Assignment A>
Answer these from the text below on George Washington and bloodletting, one line each:
(i) At what time did Washington wake up sick on December 14, 1799?
(ii) About how much of his blood was drained?
(iii) How many years back does bloodletting date, and who used it first?
Assignment B> In one to three sentences, explain why Washington asked to be bled, using only what the text on George Washington and bloodletting says.
Text shown Start Marker
Following a ride in blistering cold weather, George Washington awoke at 2 a.m. on December 14, 1799, with a fever, sore throat, and respiratory difficulties. A believer in the healing powers of bloodletting, Washington asked to be bled. After a series of medical procedures, including blisterings, emetics, laxatives, and the draining of nearly 40 percent of his blood, Washington died that evening, of what has been diagnosed retrospectively as epiglottitis and shock.

George Washington Bloodletting
After a series of medical procedures, including the draining of nearly 40 percent of his blood, Washington died on the evening of December 14, 1799.

Humor Me

Bloodletting was in existence long before Washington’s time, dating back 3,000 years; first with the Egyptians, then onto the Greeks and Romans, the Asians and Arabs, and then throughout Europe, and during the Middle Ages.
Text shown End Marker
Supplied information Start Marker
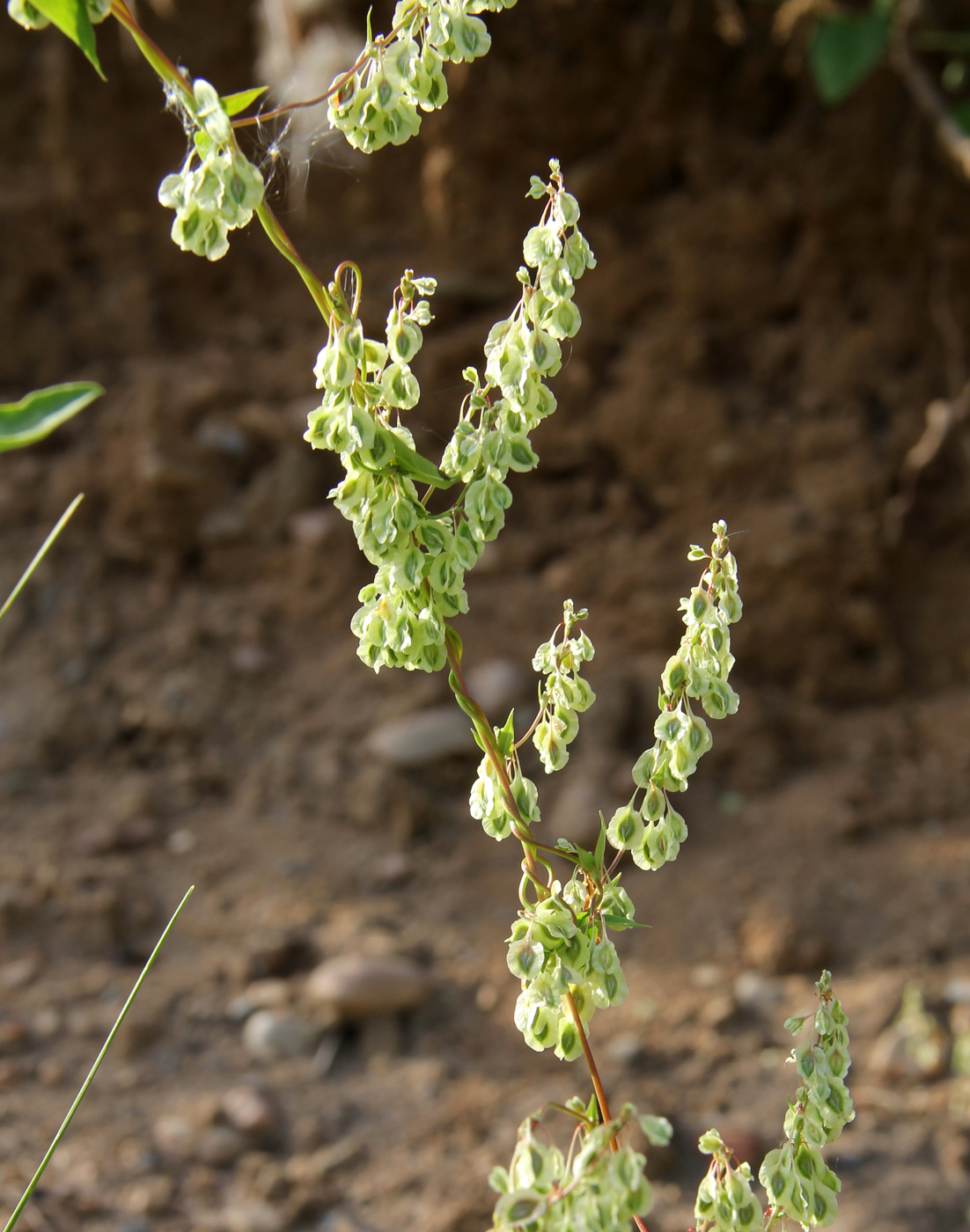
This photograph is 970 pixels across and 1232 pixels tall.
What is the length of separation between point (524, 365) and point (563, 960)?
0.34m

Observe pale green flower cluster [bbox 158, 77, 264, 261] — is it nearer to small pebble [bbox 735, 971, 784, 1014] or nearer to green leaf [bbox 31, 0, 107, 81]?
green leaf [bbox 31, 0, 107, 81]

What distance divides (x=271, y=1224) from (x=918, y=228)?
7.69ft

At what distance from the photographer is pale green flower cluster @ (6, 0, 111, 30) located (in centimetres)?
60

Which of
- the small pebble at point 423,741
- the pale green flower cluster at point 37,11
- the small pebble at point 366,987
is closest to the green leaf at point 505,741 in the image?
the pale green flower cluster at point 37,11

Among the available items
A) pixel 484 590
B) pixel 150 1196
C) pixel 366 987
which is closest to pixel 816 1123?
pixel 150 1196

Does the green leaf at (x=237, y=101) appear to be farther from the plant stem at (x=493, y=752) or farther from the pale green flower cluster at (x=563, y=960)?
the pale green flower cluster at (x=563, y=960)

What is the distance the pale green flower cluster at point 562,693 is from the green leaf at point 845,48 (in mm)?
1943

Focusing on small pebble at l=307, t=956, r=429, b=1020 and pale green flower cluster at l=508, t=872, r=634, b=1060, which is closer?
pale green flower cluster at l=508, t=872, r=634, b=1060

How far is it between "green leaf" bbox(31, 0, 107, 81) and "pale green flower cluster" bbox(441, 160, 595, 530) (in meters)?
0.25

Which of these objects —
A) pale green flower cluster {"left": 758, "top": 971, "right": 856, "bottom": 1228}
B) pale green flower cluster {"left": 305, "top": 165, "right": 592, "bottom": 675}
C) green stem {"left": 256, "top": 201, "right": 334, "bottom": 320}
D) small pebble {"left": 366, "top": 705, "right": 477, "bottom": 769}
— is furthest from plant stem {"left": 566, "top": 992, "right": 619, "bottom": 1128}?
small pebble {"left": 366, "top": 705, "right": 477, "bottom": 769}

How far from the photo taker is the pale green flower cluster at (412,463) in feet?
2.01

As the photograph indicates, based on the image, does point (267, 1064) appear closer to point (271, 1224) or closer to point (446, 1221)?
point (271, 1224)

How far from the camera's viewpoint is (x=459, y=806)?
235cm

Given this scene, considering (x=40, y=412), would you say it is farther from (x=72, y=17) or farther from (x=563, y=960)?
(x=563, y=960)
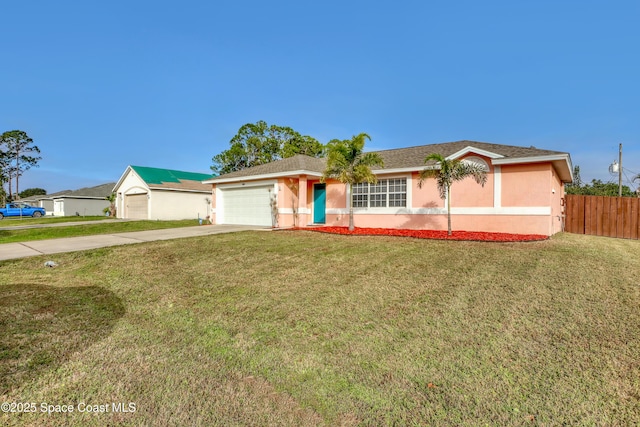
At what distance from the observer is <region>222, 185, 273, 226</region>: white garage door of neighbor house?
16.0 meters

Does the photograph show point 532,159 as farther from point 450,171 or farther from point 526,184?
point 450,171

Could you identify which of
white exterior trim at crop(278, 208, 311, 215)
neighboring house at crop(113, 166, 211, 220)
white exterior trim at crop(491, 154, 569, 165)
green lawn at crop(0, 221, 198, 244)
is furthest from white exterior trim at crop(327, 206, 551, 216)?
neighboring house at crop(113, 166, 211, 220)

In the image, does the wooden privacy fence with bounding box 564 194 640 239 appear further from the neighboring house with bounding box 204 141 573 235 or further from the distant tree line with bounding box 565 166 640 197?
the distant tree line with bounding box 565 166 640 197

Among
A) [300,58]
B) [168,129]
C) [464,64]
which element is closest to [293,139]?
[168,129]

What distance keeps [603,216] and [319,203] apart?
13.0 metres

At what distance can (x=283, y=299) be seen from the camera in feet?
15.6

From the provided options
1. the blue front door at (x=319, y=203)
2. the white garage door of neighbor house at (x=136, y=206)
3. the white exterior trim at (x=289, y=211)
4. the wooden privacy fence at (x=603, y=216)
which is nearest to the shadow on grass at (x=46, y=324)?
the white exterior trim at (x=289, y=211)

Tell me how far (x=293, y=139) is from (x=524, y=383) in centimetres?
3566

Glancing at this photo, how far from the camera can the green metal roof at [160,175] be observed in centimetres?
2327

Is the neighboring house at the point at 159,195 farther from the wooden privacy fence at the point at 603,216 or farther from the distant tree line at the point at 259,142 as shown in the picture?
the wooden privacy fence at the point at 603,216

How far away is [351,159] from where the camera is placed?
11898 mm

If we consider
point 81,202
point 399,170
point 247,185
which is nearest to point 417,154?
point 399,170

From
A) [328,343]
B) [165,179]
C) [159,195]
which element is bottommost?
[328,343]

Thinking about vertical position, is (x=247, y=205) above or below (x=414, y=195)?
below
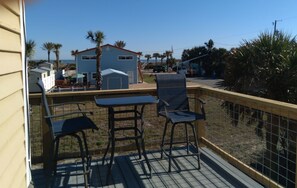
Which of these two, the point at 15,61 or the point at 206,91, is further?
the point at 206,91

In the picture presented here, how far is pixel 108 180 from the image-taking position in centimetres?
301

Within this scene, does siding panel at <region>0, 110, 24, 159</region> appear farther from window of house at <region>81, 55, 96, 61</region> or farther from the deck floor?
window of house at <region>81, 55, 96, 61</region>

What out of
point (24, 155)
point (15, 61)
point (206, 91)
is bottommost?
point (24, 155)

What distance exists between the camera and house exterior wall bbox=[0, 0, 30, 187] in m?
1.76

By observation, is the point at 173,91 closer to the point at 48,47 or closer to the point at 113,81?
the point at 113,81

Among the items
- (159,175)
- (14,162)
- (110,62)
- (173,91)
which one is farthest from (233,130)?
(110,62)

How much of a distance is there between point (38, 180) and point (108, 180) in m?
0.73

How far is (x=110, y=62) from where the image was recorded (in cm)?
3122

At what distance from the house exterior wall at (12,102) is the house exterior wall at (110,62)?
28.3 m

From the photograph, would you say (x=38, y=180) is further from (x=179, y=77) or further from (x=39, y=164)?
(x=179, y=77)

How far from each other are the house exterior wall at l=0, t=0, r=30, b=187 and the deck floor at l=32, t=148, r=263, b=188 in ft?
2.16

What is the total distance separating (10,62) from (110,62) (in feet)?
96.9

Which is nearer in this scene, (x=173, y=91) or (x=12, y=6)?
(x=12, y=6)

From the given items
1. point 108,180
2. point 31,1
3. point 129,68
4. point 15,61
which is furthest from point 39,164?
point 129,68
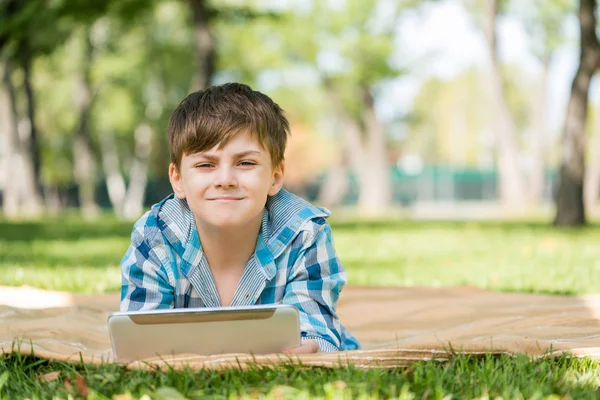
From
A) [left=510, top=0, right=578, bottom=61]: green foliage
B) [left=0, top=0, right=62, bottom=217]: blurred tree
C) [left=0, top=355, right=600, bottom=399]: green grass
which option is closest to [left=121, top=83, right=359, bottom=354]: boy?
[left=0, top=355, right=600, bottom=399]: green grass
Supplied information End Marker
Answer A>
(i) 2 a.m.
(ii) Nearly 40 percent.
(iii) 3,000 years; the Egyptians used it first.

Answer B> Washington believed that bloodletting had healing powers. So when he woke with a fever, a sore throat and trouble breathing, he asked to be bled.